Translating this algorithm to the actor model begins with reimagining its duties spread among several actors. We'll work with actors of three different types.

• The `ManagerActor` is a single actor that coordinates the work of the other actors. It sends `GroupClassify` messages to `GroupActor`s to kick off Phase A of each iteration, and it sends `CenterUpdate` messages to `CenterActor`s when it's time to initiate Phase B of each iteration.

• Each `GroupActor` is allocated a subset of the query points to be clustered, and the actor basically handles the algorithm's Phase A: When it is given a list of the algorithm's current centers (using a `GroupClassify` message), it determines which center is closest to each of its points, and it notifies each center's actor about the points closest to it. Once it has completed, it notifies the `ManagerActor` with a `ManagerGroupDone` message. (The manager counts these messages it receives, and once it receives as many as there are `GroupActor`s it proceeds to Phase B.)

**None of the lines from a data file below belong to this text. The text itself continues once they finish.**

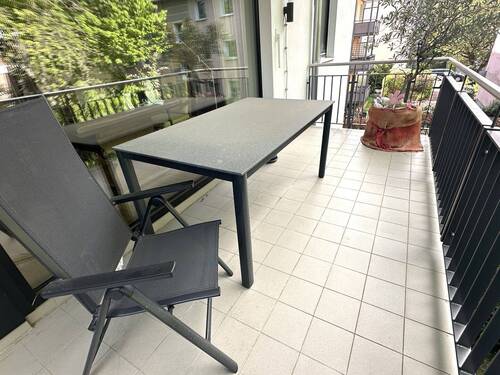 Balkon - 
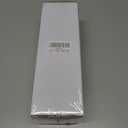 LYEOBOH Olive Oil Dispenser Bottle with Spout, Oil Dispenser for Kitchen - 17 OZ Ceramic Oil Dispensing Bottles for Kitchen, Cooking Oil Dispenser, Vinegar Dispenser Bottle Pour, White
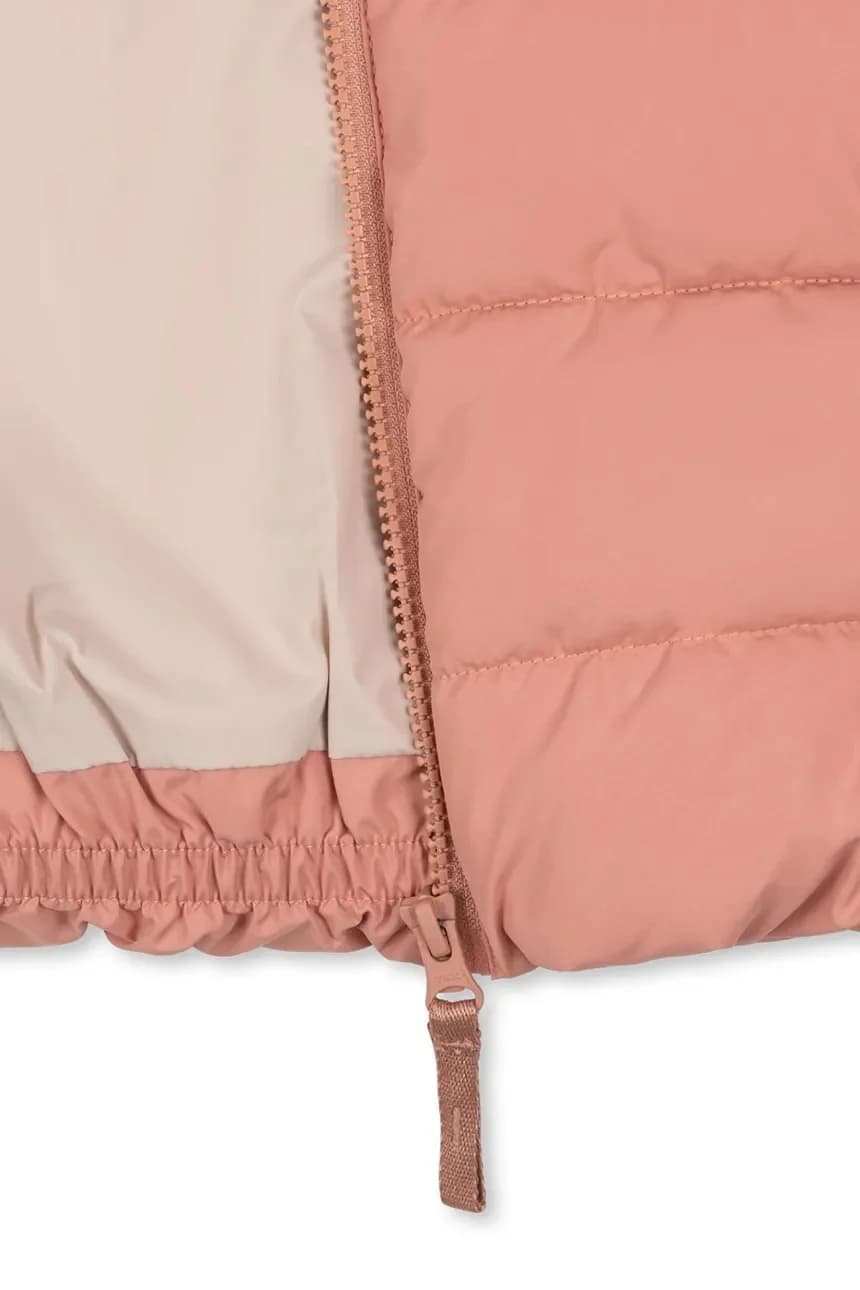 ALPI JACKET GRS детская куртка - фото 5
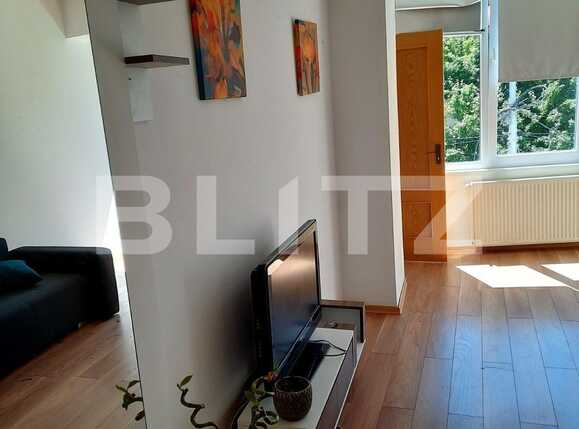 Apartament de vânzare 2 camere 13 Septembrie - 92618AV | BLITZ București | Poza1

• Each `CenterActor` manages an individual center from the algorithm. It receives `CenterAddPoint` messages from individual `GroupActor`s telling it about the points closest to it. Later, it will receive a `CenterUpdate` message from the `ManagerActor`, which tells it to update the center's position and then send back a `ManagerCenterDone` message. (Again, the manager counts how many such messages it receives, and once it receives as many as there are `CenterActor`s it proceeds back to Phase A — unless the maximum distance moved is below 0.0001.)

You can use the command “`scalac main.scala cluster.scala`” to compile your program. After compiling successfully, you can execute it with the command “`scala Main`”.